Except that diehard critics of the Conservatives – people who would never vote for them – tend to dislike Cameron's party because it is seen as representing the interests of the privileged, whatever their race, gender or sexual orientation may be. Identity politics may have set out to promote equality. But the Conservative leadership has embraced not equality, but diversity.
This is social progress, of course. But it is not the progress that the left once envisaged. On the contrary, in the same time as the argument for diversity has made such strides, the increased equality that was assumed to be part of its goal, has not materialised at all. Instead, inequality in Britain is now much greater than it was prior to the success of its various "equality" campaigns.
Increased inequality is rightly understood as a consequence of the enthusiastic adoption of neoliberal economic policies, by both of the governments of the mainstream parties. But less honestly acknowledged is the fact that diversity is entirely compatible with neoliberalism. The growth stimulated by the promotion of skilled female employment, the economic advantages of immigration, the consuming power of the "pink pound" – these are the aspects of "liberation" that have been most amorously embraced by the political mainstream, in part because they chime so fortuitously with neoliberal economic goals.

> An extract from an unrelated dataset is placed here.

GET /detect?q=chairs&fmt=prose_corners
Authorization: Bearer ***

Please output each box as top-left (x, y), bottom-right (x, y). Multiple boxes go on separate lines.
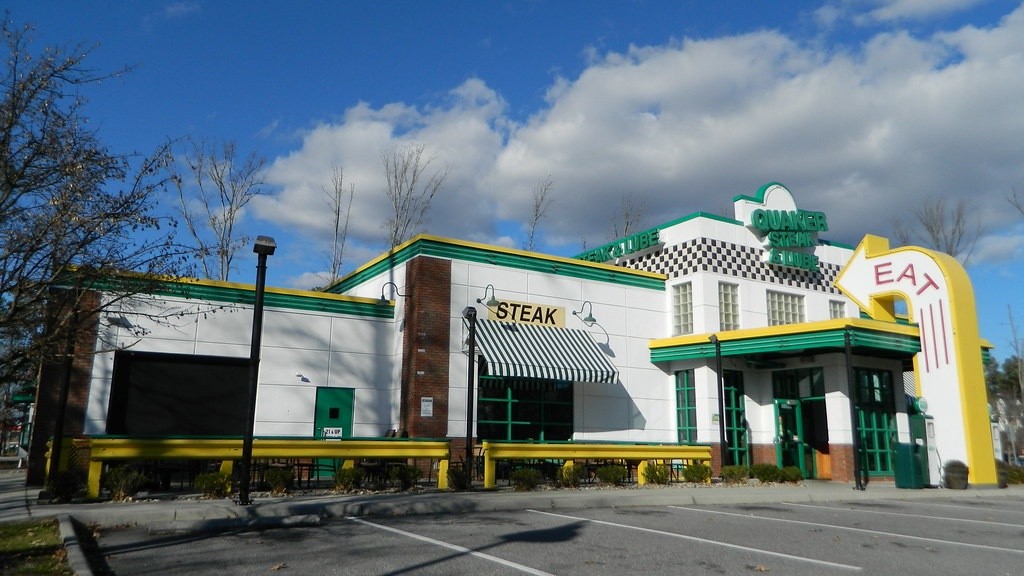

Does this matter? Is it important to understand that diversity and equality are different things, and that they are sometimes even at odds with each other? After all, the rooting out of discrimination achieves social justice, whether in the name of diversity or equality.
It matters very much indeed, because the strange fruit of the confusion can be seen on Question Time tonight, personified by the leader of the British National party, Nick Griffin, who deliberately utilises the general increase in inequality to advance his anti-diversity, racist agenda. And even the very people who abhor his crude and frightening racism most find it hard to rebut his central thesis – that the white working class in Britain has had a raw deal over the last 30 years.
Rebuttal indeed is pointless. The important thing to remember is that the black working class, the female working class, the gay working class, the disabled working class and the elderly working class, have had a similarly difficult time, under Labour and under the Conservatives. Certainly all of those other groups have been lavished with attention under Labour in the form of legislation that protects their minority rights in the name of diversity, in a way that the white working class has not. But the real reason why the BNP is able to make capital out of racist assertions is because immigrants are the only group that has been overtly utilised as a tool to promote economic inequality. That's the link.
Since the Empire Windrush arrived in 1948 – the year Griffin promotes as the point when Britain's prelapsarian idyll ended – immigrant labour has been deliberately used to keep unskilled wages low. While the promotion of diversity has successfully staved off some of the most socially catastrophic consequences of such a divisive economic strategy, it has also ushered in a wrong-headed belief that immigrants are the actual cause of inequality, rather than merely part of the means of creating that highly competitive, fear-of-failure motivated, neoliberal economy that is such a splendid motor of empty "growth".
Many commentators have pointed out that under the strictures of "political correctness" the only group that can any longer be unabashedly despised is the white working class. A number of well-meaning critics suggested that with the character Vicky Pollard, the creators of Little Britain were doing just that. Some surprise was expressed when rightwinger Ferdinand Mount took up this general thesis, in his book Mind The Gap: Class In Britain Now.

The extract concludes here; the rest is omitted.